The island " supermarket" with empty shelves (photo LP)

But what Teresa particularly wanted for her family were vegetable and fruit seeds.  The islanders are largely restricted in their choice and eat mainly taro, every islander has their own small patch of soil in which to grow it, and coconut.  They exist on fish and on special holy days, chicken, and on very special occasions, a pig will be roasted.

Teresa showing us her taro patch (photo LP)

In June 2011 I sent about 30 packets of mixed seeds, having no idea how long before they would be received.  Cargo boats laden with goods for all the remote islands, and the mail, only pass by every three to four months and often even less regularly.

The island is tropical and lush, but still at times suffers from drought (photo LP)

As you can see from Teresa's letter the seeds finally arrived 14 months later, on the 7 September 2012.  Her letter to me was posted from Rarotonga on 24 December 2012 and arrived within 14 days. I imagine that she would have given it to someone travelling to the Cook Island capital to post for her.

Teresa and her grandparents (photo LP)

Her letter struck me quite emotionally.  This young lady, so polite and well mannered as so send me a thank you letter 18 months after my visit;  an art which is dying here on the big island of Australia, and elsewhere around the developed world where we are able to rely on text and email.  And to think that after all those months the seeds had arrived.  I am sure Teresa and her family would have waited to plant them until after the drought had broken.

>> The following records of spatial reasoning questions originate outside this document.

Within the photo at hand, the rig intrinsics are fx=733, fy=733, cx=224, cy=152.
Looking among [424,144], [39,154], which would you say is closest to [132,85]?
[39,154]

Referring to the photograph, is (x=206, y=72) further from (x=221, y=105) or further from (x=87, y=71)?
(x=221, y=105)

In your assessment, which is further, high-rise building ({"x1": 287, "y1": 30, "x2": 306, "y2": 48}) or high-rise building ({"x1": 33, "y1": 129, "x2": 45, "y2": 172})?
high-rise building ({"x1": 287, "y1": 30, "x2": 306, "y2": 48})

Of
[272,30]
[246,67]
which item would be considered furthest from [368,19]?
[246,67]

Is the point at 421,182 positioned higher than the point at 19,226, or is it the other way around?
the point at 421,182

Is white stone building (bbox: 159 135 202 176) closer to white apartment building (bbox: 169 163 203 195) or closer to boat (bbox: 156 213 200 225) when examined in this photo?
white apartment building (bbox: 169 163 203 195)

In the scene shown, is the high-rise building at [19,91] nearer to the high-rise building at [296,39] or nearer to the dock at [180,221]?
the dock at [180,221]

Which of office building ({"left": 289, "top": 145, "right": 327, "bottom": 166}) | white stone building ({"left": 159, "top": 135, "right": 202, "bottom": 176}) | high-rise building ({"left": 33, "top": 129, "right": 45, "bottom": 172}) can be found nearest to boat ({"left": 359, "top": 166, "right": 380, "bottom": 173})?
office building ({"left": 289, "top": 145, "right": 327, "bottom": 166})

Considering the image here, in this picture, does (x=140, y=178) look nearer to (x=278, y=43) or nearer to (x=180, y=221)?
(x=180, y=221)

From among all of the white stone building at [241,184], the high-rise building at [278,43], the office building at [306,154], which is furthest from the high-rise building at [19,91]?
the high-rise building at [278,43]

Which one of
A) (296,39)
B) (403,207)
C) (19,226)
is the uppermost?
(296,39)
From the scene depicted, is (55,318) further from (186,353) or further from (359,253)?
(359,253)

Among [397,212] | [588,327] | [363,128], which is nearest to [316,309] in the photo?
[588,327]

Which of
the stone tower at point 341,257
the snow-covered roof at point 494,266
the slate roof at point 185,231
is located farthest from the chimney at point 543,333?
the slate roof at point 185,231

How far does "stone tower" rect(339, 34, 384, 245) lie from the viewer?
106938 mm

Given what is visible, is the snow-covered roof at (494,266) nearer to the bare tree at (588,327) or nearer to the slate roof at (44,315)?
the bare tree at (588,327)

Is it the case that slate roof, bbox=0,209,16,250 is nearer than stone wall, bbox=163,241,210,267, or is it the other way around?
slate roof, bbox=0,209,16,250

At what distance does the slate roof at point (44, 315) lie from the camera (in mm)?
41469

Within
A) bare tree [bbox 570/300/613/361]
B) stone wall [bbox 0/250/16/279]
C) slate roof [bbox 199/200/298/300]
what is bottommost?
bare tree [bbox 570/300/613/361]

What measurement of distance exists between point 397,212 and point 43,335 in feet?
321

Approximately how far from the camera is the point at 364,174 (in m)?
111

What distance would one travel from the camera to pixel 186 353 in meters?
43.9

Beautiful Pukapuka (photo LP)

Her letter reminded me of the importance of consideration and gratitude for others.  Teresa and her family had made me and my friend welcome in their home, they had shared their sparse provisions and been generous with their time.  

The generous dinner Teresa prepared for our first night (photo LP)

Teresa had walked us all around the island, showing pride in her own taro field and the beautiful island church which everyone frequents each Sunday.

The islanders waving us farewell...knowing we would not return (photo LP)

It was a privilege to meet people who need so little but give so much...I hope that the seeds germinate and provide her family and their friends with sustenance and joy for many years to come.